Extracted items
<<<<

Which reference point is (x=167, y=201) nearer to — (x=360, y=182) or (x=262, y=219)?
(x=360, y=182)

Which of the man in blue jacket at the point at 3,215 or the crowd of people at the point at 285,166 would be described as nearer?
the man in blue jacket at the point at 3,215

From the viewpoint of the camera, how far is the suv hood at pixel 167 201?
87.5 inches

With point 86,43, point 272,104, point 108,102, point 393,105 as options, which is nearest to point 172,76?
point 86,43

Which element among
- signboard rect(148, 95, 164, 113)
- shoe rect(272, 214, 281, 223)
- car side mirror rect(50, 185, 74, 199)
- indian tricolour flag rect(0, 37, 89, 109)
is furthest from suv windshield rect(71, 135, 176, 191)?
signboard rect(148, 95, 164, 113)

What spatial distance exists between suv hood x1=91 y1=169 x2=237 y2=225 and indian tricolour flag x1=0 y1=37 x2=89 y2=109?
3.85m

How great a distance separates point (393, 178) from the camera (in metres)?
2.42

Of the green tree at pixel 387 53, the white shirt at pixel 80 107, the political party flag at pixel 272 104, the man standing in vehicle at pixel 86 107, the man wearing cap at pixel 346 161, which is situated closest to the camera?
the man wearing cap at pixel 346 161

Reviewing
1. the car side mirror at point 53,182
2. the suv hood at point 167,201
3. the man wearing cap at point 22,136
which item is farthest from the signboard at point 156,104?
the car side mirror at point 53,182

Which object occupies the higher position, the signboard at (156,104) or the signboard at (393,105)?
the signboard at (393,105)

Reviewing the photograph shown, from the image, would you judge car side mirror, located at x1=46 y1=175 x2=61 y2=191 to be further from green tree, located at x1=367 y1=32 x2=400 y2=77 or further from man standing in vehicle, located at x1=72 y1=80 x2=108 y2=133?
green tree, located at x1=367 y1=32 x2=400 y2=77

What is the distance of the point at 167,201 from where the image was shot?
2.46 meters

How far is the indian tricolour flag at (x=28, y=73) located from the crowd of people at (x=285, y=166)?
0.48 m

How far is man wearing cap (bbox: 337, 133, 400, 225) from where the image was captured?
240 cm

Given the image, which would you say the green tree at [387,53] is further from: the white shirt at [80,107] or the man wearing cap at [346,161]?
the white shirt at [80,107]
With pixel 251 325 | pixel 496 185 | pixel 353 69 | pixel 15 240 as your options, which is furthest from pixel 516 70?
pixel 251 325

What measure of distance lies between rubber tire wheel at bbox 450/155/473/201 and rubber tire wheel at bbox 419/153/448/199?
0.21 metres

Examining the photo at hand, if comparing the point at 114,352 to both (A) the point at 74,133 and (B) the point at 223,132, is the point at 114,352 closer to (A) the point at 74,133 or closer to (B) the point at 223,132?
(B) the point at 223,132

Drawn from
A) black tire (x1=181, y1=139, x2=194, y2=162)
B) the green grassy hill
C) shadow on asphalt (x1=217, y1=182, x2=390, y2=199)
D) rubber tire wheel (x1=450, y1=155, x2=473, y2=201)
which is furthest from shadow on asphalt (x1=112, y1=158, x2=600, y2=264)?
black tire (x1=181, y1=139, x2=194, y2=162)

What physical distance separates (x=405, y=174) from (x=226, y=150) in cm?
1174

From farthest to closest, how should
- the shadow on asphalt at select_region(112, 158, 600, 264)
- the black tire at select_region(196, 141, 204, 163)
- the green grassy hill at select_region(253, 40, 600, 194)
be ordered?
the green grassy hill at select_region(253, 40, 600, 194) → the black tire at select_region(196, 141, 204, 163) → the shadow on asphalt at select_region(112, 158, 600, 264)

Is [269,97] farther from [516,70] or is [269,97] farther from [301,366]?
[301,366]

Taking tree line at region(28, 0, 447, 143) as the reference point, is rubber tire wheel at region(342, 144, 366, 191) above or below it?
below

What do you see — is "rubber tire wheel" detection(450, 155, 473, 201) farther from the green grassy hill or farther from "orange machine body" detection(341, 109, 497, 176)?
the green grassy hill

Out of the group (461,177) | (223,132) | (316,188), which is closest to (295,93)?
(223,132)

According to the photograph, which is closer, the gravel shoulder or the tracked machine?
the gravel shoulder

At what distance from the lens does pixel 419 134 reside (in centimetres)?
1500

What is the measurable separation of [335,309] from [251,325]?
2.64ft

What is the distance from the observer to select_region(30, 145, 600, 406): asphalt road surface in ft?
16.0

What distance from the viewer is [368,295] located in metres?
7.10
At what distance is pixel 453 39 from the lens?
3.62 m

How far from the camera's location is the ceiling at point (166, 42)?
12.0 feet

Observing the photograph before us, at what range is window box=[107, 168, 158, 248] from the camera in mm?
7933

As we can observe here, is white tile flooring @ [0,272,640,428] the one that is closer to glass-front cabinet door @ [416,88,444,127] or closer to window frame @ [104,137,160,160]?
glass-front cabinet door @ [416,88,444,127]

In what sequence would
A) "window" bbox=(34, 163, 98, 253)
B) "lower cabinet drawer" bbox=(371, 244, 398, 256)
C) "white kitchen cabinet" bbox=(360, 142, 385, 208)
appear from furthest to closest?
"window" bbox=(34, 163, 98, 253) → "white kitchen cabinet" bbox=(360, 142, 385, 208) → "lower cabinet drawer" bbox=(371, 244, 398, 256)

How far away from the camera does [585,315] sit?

>>>>

# [What is required]
Can you set down, word for word, the part of the items that begins at their very start and ends with the line containing "87.5 inches", with both of those ends included?

# [Output of the exercise]
Which reference point is (x=167, y=201) nearer to — (x=360, y=182) or (x=262, y=219)?
(x=360, y=182)

Which of the man in blue jacket at the point at 3,215 or the crowd of people at the point at 285,166 would be described as nearer?
the man in blue jacket at the point at 3,215

From the viewpoint of the camera, how far is the suv hood at pixel 167 201?
87.5 inches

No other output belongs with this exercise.